JOBS:
**1)** Answer these questions from the PXP status query thread:
(a) On what date and at what UTC time was the message posted?
(b) Which two PXP prerequisites does the quoted patch description name?
(c) What number does this patch have in its series, and how many patches does the series contain?
**2)** Please write what comes next in the PXP status query thread, picking up after its final line.

------ PAGE ------

[RFC 10/14] drm/xe/pxp: add a query for PXP status
Daniele Ceraolo Spurio
daniele.ceraolospurio at intel.com
Mon Jul 15 20:06:53 UTC 2024
On 7/15/2024 12:52 PM, Souza, Jose wrote:
> On Mon, 2024-07-15 at 12:38 -0700, Daniele Ceraolo Spurio wrote:
>> On 7/15/2024 11:41 AM, Souza, Jose wrote:
>>> On Mon, 2024-07-15 at 11:03 -0700, Daniele Ceraolo Spurio wrote:
>>>> On 7/15/2024 10:54 AM, Souza, Jose wrote:
>>>>> On Fri, 2024-07-12 at 14:28 -0700, Daniele Ceraolo Spurio wrote:
>>>>>> PXP prerequisites (SW proxy and HuC auth via GSC) are completed
>>>>>> asynchronously from driver load, which means that userspace can start
>>>>>> submitting before we're ready to start a PXP session. Therefore, we need
>>>>>> a query that userspace can use to check not only if PXP is supported by
>>>>>> also to wait until the prerequisites are done.

------ GIVEN ENTRIES ------

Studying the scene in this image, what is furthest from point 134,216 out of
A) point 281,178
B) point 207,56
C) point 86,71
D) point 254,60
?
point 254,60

------

OUTPUTS IN ORDER:
**1)**
(a) Mon Jul 15, 2024, at 20:06:53 UTC
(b) SW proxy and HuC auth via GSC
(c) Patch 10 of 14

**2)**
>>>>>>
>>>>>> Signed-off-by: Daniele Ceraolo Spurio <daniele.ceraolospurio at intel.com>
>>>>>> ---
>>>>>> drivers/gpu/drm/xe/xe_pxp.c | 33 +++++++++++++++++++++++++++++++++
>>>>>> drivers/gpu/drm/xe/xe_pxp.h | 1 +
>>>>>> drivers/gpu/drm/xe/xe_query.c | 33 +++++++++++++++++++++++++++++++++
>>>>>> include/uapi/drm/xe_drm.h | 28 ++++++++++++++++++++++++++++
>>>>>> 4 files changed, 95 insertions(+)
>>>>>>
>>>>>> diff --git a/drivers/gpu/drm/xe/xe_pxp.c b/drivers/gpu/drm/xe/xe_pxp.c
>>>>>> index e979b47f155a..e39a47aeb050 100644
>>>>>> --- a/drivers/gpu/drm/xe/xe_pxp.c
>>>>>> +++ b/drivers/gpu/drm/xe/xe_pxp.c
>>>>>> @@ -60,6 +60,39 @@ static bool pxp_prerequisites_done(const struct xe_pxp *pxp)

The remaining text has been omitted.